How to Say YES to Life: A Woman’s Guide to Beating the Blahs
Miller
1971
Where do I begin? This book is deliciously awful! First, the condition of this book is a crime. There is an unidentified substance (I don’t want it identified either) and the binding is broken. I am sure there is some kind of meaningful symbolism given the condition of the book.
So, evidently the “blahs” is a recognized medical condition for 1971. Checking the DSM IV (or maybe II) right now! Joking aside, this is a perfect example of why we weed. Imagine handing this book for a woman in crisis or battling depression. Some of the excellent advice in this book includes:
Adopting a child
Adopting/becoming friends with a returning Viet Nam Vet
Plastic surgery
Getting a paying job
New wardrobe
New makeup
An affair
A divorce
Ladies, see how easy it is to be happy?
Deliriously happy,
Mary
Good lord, she looks like she’s beat a few too many blahs!

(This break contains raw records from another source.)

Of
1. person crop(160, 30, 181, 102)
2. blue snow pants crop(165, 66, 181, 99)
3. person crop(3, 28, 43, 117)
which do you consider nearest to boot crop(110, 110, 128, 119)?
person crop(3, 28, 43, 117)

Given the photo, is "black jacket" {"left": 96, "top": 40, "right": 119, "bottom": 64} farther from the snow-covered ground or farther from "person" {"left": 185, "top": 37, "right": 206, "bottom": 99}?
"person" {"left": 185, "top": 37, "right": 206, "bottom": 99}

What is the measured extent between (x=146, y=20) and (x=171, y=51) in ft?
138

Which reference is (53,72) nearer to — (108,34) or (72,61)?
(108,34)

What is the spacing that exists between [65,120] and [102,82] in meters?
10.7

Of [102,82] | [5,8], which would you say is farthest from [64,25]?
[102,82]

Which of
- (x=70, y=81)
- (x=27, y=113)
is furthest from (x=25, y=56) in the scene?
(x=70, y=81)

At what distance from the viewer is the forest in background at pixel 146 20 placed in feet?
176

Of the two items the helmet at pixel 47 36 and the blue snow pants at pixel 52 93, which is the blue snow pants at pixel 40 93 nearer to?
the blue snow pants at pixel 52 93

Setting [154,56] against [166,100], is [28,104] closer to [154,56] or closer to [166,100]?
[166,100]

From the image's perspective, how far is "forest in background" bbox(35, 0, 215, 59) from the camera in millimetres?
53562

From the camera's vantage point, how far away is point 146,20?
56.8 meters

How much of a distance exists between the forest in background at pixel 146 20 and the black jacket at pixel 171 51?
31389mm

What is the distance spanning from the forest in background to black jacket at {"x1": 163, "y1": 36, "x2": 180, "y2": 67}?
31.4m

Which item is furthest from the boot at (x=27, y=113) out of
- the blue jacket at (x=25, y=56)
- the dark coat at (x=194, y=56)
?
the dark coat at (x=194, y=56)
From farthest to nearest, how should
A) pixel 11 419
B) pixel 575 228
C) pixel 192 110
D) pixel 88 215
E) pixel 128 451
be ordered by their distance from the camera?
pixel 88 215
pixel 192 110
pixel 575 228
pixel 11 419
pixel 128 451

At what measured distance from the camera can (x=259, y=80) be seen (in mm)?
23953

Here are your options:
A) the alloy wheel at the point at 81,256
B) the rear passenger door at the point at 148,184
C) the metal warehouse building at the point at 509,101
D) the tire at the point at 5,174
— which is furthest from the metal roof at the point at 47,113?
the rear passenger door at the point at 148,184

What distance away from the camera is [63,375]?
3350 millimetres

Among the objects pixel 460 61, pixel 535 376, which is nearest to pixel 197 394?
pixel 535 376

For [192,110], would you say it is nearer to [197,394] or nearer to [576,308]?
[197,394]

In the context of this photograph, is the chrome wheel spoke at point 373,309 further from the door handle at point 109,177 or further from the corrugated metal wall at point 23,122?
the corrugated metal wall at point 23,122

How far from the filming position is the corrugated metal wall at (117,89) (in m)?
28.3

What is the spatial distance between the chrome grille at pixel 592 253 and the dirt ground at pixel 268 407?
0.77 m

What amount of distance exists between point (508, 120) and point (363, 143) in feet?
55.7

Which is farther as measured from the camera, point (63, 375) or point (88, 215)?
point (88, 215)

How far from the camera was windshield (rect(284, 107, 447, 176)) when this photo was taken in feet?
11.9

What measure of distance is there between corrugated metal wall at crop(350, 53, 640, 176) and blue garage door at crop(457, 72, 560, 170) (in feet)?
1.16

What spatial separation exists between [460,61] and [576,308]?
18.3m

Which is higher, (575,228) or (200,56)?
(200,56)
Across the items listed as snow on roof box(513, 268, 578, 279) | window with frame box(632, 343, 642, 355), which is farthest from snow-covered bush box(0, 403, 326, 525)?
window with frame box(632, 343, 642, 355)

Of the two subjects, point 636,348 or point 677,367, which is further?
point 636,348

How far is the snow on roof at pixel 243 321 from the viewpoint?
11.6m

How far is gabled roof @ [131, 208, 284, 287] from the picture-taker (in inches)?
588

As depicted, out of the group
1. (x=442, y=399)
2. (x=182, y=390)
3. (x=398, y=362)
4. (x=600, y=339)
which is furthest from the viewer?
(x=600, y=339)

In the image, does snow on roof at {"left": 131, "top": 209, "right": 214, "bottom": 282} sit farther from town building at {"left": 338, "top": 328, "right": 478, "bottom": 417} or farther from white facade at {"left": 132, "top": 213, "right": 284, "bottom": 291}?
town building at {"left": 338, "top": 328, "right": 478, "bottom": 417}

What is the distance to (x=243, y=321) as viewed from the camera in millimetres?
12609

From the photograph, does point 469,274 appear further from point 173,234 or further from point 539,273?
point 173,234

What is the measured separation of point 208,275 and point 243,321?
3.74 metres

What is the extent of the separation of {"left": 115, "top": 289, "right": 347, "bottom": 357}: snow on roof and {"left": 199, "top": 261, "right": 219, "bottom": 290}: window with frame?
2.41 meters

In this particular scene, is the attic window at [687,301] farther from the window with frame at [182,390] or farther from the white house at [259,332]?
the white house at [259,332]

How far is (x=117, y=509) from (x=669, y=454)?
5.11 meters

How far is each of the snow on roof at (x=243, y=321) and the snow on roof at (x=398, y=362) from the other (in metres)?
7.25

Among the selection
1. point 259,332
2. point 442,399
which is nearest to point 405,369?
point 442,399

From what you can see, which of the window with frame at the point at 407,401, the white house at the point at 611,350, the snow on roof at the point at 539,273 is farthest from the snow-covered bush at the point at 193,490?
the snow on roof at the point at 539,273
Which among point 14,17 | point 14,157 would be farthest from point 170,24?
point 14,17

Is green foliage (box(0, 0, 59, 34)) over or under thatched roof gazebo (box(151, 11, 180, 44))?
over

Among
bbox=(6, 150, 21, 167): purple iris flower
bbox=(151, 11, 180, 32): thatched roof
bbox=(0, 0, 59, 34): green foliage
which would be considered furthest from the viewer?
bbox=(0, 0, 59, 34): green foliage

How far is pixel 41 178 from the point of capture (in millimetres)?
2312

“A look at the Extramarital affair”–I am dying. She makes it sound as easy and about as important as committing to a weekly manicure.
This looks like a dreadful book, but in fairness, it seems more like the author intended it as advice for someone having a midlife crisis or figuring out what to do when the kids leave for college, not full-blown depression. Although even by that standard yeah, not much to recommend here.

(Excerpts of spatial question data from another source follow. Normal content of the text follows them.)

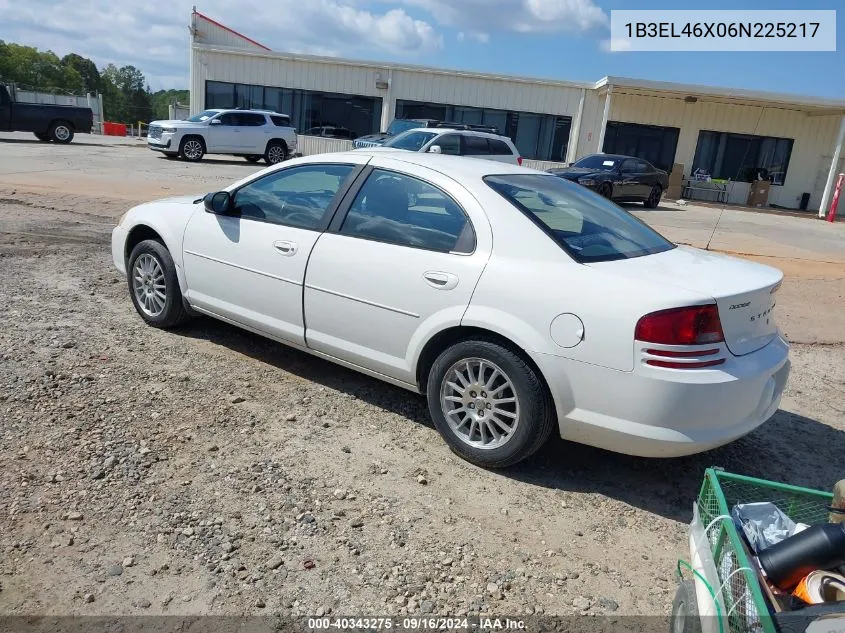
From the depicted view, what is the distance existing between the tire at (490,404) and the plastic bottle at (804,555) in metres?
1.32

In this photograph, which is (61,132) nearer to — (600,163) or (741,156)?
(600,163)

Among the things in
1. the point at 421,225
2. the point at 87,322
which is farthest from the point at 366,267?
the point at 87,322

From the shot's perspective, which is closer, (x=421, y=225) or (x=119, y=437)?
(x=119, y=437)

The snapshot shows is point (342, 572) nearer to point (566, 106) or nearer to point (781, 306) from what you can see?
point (781, 306)

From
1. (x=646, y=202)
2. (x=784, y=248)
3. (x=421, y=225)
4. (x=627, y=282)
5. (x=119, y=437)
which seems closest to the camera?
(x=627, y=282)

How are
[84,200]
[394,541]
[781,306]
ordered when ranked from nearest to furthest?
[394,541], [781,306], [84,200]

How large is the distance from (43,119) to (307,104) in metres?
9.86

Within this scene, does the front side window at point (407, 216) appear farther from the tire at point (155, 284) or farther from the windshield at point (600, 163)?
the windshield at point (600, 163)

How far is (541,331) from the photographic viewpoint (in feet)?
11.0

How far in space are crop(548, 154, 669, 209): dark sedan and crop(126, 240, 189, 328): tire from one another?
14993 mm

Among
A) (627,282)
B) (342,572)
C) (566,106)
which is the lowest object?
(342,572)

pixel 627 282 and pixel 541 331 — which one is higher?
pixel 627 282

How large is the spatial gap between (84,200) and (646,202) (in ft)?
51.9

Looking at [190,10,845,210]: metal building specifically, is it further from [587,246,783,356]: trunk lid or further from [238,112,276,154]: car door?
[587,246,783,356]: trunk lid
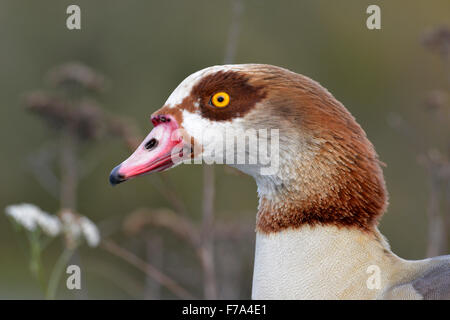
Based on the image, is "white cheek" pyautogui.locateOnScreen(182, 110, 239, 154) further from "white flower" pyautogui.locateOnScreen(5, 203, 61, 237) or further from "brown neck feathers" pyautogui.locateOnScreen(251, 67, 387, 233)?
"white flower" pyautogui.locateOnScreen(5, 203, 61, 237)

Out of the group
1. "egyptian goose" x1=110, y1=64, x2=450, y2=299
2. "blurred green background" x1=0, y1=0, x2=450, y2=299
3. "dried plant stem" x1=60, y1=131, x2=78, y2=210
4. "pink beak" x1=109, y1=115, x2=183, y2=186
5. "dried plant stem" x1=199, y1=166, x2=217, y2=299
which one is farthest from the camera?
"blurred green background" x1=0, y1=0, x2=450, y2=299

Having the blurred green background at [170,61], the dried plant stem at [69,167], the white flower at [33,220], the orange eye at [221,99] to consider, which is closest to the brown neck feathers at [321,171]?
the orange eye at [221,99]

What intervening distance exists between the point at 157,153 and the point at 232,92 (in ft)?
0.90

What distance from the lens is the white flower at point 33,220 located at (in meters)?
2.66

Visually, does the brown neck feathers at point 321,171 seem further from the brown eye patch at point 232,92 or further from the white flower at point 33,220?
the white flower at point 33,220

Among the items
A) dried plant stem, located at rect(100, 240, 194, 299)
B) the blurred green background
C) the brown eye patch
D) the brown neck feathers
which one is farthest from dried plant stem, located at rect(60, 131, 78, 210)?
the blurred green background

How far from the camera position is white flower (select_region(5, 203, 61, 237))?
2.66 metres

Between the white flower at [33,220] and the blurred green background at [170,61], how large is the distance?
4796 millimetres

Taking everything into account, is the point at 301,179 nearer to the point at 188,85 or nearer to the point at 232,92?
the point at 232,92

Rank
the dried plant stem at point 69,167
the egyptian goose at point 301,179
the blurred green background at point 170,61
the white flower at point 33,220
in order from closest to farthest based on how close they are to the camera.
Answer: the egyptian goose at point 301,179, the white flower at point 33,220, the dried plant stem at point 69,167, the blurred green background at point 170,61

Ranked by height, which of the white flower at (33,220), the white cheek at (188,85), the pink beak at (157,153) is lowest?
the white flower at (33,220)

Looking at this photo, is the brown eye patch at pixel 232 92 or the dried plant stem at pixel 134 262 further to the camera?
the dried plant stem at pixel 134 262

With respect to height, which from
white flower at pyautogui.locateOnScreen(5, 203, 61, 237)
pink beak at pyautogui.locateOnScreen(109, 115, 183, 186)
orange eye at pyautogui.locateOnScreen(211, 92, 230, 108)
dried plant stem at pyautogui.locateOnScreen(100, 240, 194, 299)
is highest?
orange eye at pyautogui.locateOnScreen(211, 92, 230, 108)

So after adopting a child, and feeling better; do you send the little one back until you need him/her again?
Wow…dare I ask what kind of research she wanted to conduct on her own for that extramarital affair chapter?
Well, I *wasn’t* dreading my 41st birthday…till I read this.

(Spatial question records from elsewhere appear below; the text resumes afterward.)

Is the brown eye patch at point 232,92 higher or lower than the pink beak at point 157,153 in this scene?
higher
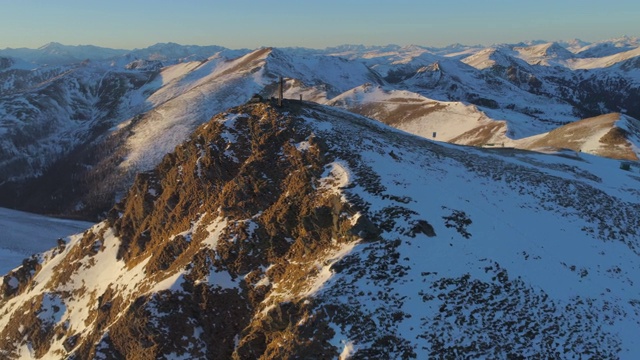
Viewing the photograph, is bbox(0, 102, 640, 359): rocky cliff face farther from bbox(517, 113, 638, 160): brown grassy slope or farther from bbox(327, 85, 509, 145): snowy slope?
bbox(327, 85, 509, 145): snowy slope

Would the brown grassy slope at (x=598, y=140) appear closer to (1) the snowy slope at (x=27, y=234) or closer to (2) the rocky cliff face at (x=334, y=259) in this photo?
(2) the rocky cliff face at (x=334, y=259)

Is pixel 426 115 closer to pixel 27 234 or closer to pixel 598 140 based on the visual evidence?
pixel 598 140

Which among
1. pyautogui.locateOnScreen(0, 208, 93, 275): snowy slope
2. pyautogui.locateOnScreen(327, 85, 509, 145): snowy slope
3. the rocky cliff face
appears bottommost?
pyautogui.locateOnScreen(0, 208, 93, 275): snowy slope

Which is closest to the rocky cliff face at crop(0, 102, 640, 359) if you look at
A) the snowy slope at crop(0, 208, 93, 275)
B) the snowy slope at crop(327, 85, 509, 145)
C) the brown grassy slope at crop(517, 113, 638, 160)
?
the brown grassy slope at crop(517, 113, 638, 160)

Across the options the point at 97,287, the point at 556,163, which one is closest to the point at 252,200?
the point at 97,287

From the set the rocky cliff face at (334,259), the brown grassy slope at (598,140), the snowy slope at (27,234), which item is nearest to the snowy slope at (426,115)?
the brown grassy slope at (598,140)

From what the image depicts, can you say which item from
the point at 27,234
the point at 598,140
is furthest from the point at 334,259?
the point at 27,234
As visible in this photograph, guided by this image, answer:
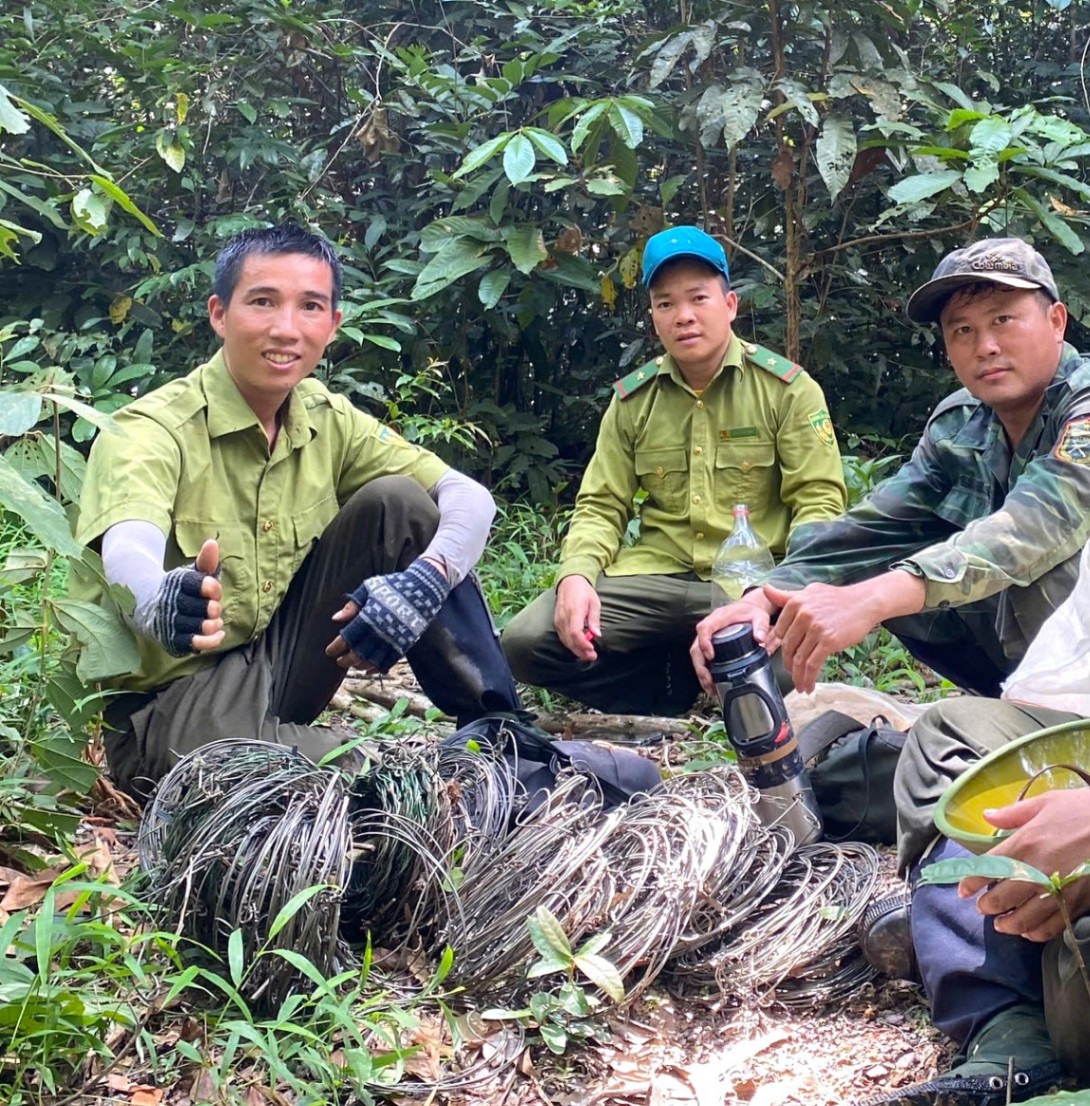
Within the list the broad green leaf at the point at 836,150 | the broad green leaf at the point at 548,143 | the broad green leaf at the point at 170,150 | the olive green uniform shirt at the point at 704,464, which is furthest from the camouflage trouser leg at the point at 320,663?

Should I figure out how to apply lipstick, or just jump straight to the affair?
I think these are good ideas. If you don’t do them, you’ll find them so outrageous, maybe you’ll think of your own way out of the blahs. Also, it is actually pretty honest: people do do these things to beat the blahs (or whatever you may call them).
“Look — we both know you’re married. You’re not just using me to get rid of the blahs, are you?”
Oh, how could you show us page 178 and not 179? I’m dying to know what “doing her own research” consisted of.
Am always interested in books that promise to ‘beat the blues’.
All such awesome ideas!! Is this how Mrs. Miller beat her blahs? I am also glad this book tells me that I
need a paying job too. The woman on the cover looks medicated. This was the best post of the week : )
Yes, I’d perk up if my driver would drop me off at the library (in the pouring rain–my umbrella would be from Hermes). Then I’d casually toss my mink aside for a rewarding day of repairing bindings and teaching adults how to double-click. I’ll leave my pearls at home–you know how they catch on the corners of book carts. Then there’s you-know-who down in archives…grrrr!
“I’d like to do my own research…” So she adopted a child, had an affair, got divorced, got a paying job, got plastic surgery and made friends with a Viet Nam vet? In what order?
Angel, I am dying laughing reading your comments!
FWIW, our volunteers are about 75 (the average age) and have THEIR driver (a family member or the bus from their retirement community) drop them off!
As for you-know-who down in archives? We have NO “you-know-who” anywhere. I must be working in the WRONG library! ROFLLLL
I would LOVE to read this ludicrous book. It’s advice stank even for the time!
Is anyone else fascinated by women who ‘don’t have to work’? I was born in 1978, so whilst there were a reasonable number of homemakers among my friend’s parents (including my own mother, though that was more because she was disabled) there were plenty of women with full time jobs.
loribl–no, I don’t work at a library with a hot archivist either, but our local university has an archives dept. in the basement!. It seemed all rarified and catacomb-y down there…the perfect setting for a beating the blahs!